[llvm-dev] [RFC] LLVM Coroutines

Wed Jun 15 07:10:37 PDT 2016

Hi Sanjoy, Eli:

I was thinking a little bit more about your comments related to optimizer
moving code up and down and I think I can generalize the problem.

Background
==========

A coroutine is transformed into a state machine just before it becomes eligible
to be inlined into its caller, so that the body of the coroutine is simplified
as much as possible before we decide what needs to go into a coroutine frame
and before we separate the coroutine into start, resume and destroy parts in
the CoroSplit pass.

      SCC_Inliner - FuncPass - FuncPass - ... - SCC_CoroSplit

The Problem
===========

After we form the coroutine frame we replace 'uses' with loads from
the coroutine
frame and put spills at the 'defs' for those values that must be on the
coroutine frame. Before we do this, the optimizer has no idea
that 'defs' and 'uses' have any relationship with the code that allocates and
frees the coroutine frame and this unexpressed dependency is the root
of the problem.

IR emitted from the frontend can be thought of having several parts separated
by coro.init, coro.fork and coro.delete intrinsics.

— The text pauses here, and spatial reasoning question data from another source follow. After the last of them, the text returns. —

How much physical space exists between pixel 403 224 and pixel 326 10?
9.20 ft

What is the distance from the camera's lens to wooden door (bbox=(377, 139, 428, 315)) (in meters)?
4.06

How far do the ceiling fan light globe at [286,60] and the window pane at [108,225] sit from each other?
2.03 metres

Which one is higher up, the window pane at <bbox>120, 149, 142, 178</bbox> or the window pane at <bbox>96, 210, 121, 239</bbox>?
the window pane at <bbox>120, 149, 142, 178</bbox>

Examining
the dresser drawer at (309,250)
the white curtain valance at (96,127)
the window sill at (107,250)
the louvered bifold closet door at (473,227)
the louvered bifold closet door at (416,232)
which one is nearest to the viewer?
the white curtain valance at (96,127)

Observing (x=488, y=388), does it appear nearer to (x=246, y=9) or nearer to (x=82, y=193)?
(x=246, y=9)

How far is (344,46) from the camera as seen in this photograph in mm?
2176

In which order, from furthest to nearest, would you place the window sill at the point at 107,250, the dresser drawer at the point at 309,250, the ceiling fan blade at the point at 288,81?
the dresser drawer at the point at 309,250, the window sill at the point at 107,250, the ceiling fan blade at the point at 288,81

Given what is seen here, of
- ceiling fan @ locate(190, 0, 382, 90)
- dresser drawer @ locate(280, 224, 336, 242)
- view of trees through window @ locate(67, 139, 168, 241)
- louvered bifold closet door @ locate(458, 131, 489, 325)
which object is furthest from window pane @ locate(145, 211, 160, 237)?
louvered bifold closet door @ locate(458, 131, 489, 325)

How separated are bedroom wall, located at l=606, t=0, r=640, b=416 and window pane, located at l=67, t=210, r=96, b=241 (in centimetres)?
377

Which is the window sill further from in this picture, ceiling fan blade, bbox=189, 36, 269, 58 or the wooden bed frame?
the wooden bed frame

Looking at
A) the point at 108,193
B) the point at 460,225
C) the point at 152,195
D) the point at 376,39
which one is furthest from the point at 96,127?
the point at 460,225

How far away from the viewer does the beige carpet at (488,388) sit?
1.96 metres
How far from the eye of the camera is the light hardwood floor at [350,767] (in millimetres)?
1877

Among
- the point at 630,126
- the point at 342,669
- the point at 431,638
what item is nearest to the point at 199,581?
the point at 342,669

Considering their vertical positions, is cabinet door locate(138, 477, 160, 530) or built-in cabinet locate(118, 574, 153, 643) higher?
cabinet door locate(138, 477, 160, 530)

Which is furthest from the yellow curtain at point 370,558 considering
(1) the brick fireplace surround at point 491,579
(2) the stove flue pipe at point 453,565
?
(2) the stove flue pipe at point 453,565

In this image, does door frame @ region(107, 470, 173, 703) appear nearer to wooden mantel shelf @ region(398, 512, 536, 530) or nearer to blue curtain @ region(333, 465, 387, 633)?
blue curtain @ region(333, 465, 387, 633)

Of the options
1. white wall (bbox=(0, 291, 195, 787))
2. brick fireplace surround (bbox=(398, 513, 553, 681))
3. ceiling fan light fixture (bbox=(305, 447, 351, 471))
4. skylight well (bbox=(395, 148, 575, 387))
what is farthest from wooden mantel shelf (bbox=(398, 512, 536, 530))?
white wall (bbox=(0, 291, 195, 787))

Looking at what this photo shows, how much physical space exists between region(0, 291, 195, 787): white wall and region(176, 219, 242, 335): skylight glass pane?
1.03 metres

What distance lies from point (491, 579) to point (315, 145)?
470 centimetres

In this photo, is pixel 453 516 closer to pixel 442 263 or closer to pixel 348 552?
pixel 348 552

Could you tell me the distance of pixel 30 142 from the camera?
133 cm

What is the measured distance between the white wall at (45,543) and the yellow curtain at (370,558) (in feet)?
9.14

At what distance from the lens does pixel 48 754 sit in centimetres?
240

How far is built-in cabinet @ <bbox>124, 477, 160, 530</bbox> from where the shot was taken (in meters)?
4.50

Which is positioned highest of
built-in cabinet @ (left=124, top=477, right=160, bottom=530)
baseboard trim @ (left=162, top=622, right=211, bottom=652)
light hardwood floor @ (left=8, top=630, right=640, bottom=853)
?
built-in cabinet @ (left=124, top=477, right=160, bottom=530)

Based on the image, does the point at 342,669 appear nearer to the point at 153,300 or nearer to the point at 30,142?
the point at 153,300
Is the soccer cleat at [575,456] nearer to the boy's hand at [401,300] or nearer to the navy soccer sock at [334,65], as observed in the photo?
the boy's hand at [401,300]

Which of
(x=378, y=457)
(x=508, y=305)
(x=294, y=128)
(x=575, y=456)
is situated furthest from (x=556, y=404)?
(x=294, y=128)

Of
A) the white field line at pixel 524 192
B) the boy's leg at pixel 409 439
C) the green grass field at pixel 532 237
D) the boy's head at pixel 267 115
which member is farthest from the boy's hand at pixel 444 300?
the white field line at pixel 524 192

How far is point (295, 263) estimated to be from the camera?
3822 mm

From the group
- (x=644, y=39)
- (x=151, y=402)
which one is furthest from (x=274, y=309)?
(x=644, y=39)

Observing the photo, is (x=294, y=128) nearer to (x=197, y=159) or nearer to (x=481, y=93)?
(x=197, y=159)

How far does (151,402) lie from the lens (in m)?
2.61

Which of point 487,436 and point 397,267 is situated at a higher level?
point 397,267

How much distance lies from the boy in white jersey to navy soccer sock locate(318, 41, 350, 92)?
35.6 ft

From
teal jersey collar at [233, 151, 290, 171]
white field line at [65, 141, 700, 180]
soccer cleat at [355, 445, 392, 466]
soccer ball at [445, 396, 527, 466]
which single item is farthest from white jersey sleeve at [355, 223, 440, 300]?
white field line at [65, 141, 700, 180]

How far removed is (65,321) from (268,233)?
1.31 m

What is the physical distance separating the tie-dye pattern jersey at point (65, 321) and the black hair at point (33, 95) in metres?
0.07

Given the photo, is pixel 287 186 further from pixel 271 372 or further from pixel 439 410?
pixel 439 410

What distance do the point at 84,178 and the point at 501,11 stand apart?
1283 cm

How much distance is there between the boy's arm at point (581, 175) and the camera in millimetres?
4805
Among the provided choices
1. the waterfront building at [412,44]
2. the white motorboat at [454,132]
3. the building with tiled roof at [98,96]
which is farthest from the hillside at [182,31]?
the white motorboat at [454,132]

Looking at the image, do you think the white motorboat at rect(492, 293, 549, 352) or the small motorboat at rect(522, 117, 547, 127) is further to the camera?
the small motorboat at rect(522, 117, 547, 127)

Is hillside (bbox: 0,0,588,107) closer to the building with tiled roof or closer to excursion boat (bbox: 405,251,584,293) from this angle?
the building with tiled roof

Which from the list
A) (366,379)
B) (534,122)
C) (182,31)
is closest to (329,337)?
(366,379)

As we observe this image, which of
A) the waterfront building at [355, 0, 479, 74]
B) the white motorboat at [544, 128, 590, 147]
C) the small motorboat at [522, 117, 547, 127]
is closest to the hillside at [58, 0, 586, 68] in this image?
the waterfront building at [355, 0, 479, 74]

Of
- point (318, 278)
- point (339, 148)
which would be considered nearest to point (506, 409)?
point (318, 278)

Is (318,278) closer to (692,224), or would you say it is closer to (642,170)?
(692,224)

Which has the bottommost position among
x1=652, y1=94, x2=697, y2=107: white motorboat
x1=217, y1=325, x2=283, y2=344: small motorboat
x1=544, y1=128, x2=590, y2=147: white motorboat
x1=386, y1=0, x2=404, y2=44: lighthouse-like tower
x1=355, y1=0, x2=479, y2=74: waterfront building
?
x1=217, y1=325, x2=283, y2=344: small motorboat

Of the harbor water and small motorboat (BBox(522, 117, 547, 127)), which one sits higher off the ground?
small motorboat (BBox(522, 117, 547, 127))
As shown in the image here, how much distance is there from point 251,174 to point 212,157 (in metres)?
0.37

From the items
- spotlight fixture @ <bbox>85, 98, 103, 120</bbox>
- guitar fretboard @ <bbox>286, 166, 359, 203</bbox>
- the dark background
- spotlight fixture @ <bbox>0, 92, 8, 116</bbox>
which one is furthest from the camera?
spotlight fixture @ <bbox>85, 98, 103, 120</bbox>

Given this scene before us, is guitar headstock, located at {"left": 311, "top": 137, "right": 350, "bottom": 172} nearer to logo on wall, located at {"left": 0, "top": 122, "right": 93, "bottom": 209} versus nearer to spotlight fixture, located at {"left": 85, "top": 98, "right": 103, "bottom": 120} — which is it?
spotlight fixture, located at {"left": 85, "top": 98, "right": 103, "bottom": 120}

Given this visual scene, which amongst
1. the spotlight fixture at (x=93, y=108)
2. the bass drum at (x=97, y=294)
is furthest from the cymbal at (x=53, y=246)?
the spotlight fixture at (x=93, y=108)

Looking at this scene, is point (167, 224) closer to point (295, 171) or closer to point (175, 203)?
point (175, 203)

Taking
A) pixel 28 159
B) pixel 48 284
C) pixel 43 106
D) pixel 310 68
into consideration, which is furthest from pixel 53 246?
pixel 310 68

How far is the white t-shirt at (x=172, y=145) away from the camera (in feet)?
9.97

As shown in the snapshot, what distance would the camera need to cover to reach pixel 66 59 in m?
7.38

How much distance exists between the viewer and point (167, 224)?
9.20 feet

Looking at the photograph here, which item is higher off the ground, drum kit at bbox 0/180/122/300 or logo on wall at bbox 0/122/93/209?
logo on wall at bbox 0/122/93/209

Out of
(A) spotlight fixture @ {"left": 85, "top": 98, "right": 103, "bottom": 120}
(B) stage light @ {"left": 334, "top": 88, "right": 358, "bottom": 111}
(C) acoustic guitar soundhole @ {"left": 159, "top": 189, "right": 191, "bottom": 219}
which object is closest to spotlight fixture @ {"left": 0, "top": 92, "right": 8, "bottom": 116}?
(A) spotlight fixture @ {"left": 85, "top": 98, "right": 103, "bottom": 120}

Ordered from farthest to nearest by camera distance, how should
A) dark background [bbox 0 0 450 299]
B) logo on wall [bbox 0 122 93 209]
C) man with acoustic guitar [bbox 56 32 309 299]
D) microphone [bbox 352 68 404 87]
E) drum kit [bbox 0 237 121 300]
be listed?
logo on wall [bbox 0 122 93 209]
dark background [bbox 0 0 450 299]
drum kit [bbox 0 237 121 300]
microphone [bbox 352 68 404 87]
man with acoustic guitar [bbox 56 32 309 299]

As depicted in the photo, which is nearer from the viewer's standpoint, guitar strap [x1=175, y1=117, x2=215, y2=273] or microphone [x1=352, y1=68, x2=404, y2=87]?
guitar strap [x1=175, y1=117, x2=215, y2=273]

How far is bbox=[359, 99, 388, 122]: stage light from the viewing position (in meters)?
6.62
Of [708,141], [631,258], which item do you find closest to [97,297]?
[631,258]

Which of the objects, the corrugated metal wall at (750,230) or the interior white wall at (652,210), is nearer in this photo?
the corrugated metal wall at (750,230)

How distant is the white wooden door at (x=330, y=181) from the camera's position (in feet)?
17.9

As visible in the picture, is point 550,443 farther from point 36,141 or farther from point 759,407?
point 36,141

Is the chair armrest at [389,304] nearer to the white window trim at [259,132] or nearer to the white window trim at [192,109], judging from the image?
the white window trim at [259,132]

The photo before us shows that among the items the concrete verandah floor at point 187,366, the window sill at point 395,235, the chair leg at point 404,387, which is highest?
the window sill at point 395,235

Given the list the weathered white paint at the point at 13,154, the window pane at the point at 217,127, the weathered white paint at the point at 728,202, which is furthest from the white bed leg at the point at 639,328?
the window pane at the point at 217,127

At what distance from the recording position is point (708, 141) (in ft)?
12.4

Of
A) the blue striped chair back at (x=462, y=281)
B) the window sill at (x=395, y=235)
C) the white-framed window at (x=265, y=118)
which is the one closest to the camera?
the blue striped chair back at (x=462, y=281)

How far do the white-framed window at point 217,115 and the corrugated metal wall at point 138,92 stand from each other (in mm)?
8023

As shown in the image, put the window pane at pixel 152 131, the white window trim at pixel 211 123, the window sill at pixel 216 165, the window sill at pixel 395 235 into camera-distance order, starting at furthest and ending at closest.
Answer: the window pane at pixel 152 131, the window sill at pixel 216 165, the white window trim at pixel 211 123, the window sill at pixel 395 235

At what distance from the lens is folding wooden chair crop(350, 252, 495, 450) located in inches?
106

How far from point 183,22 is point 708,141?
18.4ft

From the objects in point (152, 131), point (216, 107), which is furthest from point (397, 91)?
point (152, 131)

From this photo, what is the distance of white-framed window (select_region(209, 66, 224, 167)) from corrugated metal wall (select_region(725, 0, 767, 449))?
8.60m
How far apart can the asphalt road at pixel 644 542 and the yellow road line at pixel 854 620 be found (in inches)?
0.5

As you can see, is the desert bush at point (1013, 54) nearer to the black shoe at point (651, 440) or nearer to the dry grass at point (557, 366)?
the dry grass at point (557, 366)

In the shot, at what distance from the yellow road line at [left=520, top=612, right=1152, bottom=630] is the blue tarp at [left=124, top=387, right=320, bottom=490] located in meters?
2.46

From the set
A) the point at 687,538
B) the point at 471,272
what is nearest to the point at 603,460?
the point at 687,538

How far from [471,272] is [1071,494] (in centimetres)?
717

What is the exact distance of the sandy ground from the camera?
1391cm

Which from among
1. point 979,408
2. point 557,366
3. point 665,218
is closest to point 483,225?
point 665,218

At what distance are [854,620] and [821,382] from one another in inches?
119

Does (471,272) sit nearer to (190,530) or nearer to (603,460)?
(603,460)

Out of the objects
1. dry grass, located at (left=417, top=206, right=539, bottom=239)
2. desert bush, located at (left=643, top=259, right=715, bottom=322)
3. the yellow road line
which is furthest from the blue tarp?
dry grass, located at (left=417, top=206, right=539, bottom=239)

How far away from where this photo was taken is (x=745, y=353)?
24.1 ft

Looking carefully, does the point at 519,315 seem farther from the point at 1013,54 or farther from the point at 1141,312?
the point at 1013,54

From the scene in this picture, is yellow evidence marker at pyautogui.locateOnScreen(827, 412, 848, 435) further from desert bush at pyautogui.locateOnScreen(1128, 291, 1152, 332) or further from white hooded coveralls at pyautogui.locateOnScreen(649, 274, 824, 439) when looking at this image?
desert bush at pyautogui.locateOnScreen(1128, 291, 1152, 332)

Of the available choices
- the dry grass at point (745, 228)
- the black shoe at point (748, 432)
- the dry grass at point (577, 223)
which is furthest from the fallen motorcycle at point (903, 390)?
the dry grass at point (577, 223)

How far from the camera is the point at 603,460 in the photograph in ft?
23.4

        Allocate Frame Code
    ------ coro.init --------------------- [1]
        Init Code
    ------ coro.fork --------------------- [2]
            |        \
            |         \
            |          Body Code
            |     ---- coro.delete ------- [3]
            |       Deallocate Frame Code
            |     ------ coro.end --------
            |
            |
        Return Block Code

Before CoroSplit runs, we need to make sure that:

1. No instruction from below coro.init can move above it as coroutine
   frame is not formed yet.

2. No instructions from "Init Code" can move into the return Block code, since
   Init Code may access the coroutine frame, but, it may be already deleted
   when we get to the return block

3. No instructions from above coro.delete can move below coro.delete, since
   after coro.delete coroutine frame is deallocated.

The Solution
============

Eli suggested it earlier and now I am dialing it up to 11.
Code as emitted by the frontend is in the correct order. We will outline parts
of the coroutine in CoroEarly pass that runs at EP_EarlyAsPossible to prevent
any code motion across the barriers described earlier.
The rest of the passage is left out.